Ta chère mère a déjà appris, par la mienne, une partie des
misères qui ont pesé sur moi ; mais à nous tous, mes vieux et bons amis
d'autrefois, je veux dire encore quelques mots. J'ai beaucoup souffert, vous
l'aven compris ; cependant je suis de celles qui savent prendre une résolution,
et j'espère que vous me connaissez, que vous m'estimes assez, pour qu'il me
soit inutile de vous dire que cette résolution est à tout jamais irrévocable,
et que je saurai conserver la dignité de ma vie. Je me trouve très bien dans
mon joli village, dans ma modeste maison, et cette tranquillité présente
constitue une espèce de bonheur. Mes enfants grandissent et se développent ;
l'aîné est presque un homme par l'intelligence, et je suis obligée de
travailler avec lui, moi qui ne suis plus qu'une ignorante. Je me remets à
l'étude avec ardeur ; cela m'amuse et me fait du bien. Ma demeure s'est fort
embellie cette année ; j'ai fait peindre ma maison tout en blanc, et j'ai
maintenant un grand jardin qui va jusqu'à la route de Fécamp. J'espère bien
que Madame Flaubert ne trouvera pas de raison, l'été prochain, pour nous
priver de sa visite ; ma mère compte sur vous tous, et vous ne voudrez point
nous priver de la joie que nous apportera votre présence.

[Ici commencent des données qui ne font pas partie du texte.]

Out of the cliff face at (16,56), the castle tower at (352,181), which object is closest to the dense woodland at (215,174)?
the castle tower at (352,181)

C'est avec une bonne poignée de main que je te dis adieu, mon cher Gustave, et
j'y joins une nouvelle et vive assurance de mon attachement pour toi et les
tiens.
LE
POITTEVIN DE MAUPASSANT
Embrassades de mes fils pour la gentille Caroline, et amitiés de ma mère pour vous trois2.
1
Laure Le Poittevin, née le 28 septembre 1821, épousa en 1846 Gustave de
Maupassant, dont elle eut deux fils, Guy et Hervé. Après quelques années de
vie conjugale, elle se sépara de son mari et mourut à Nice le 8 décembre
1903.
2 Cf. réponse de Flaubert, Correspondance (éd. Conard, tome V, 1929, N° 749).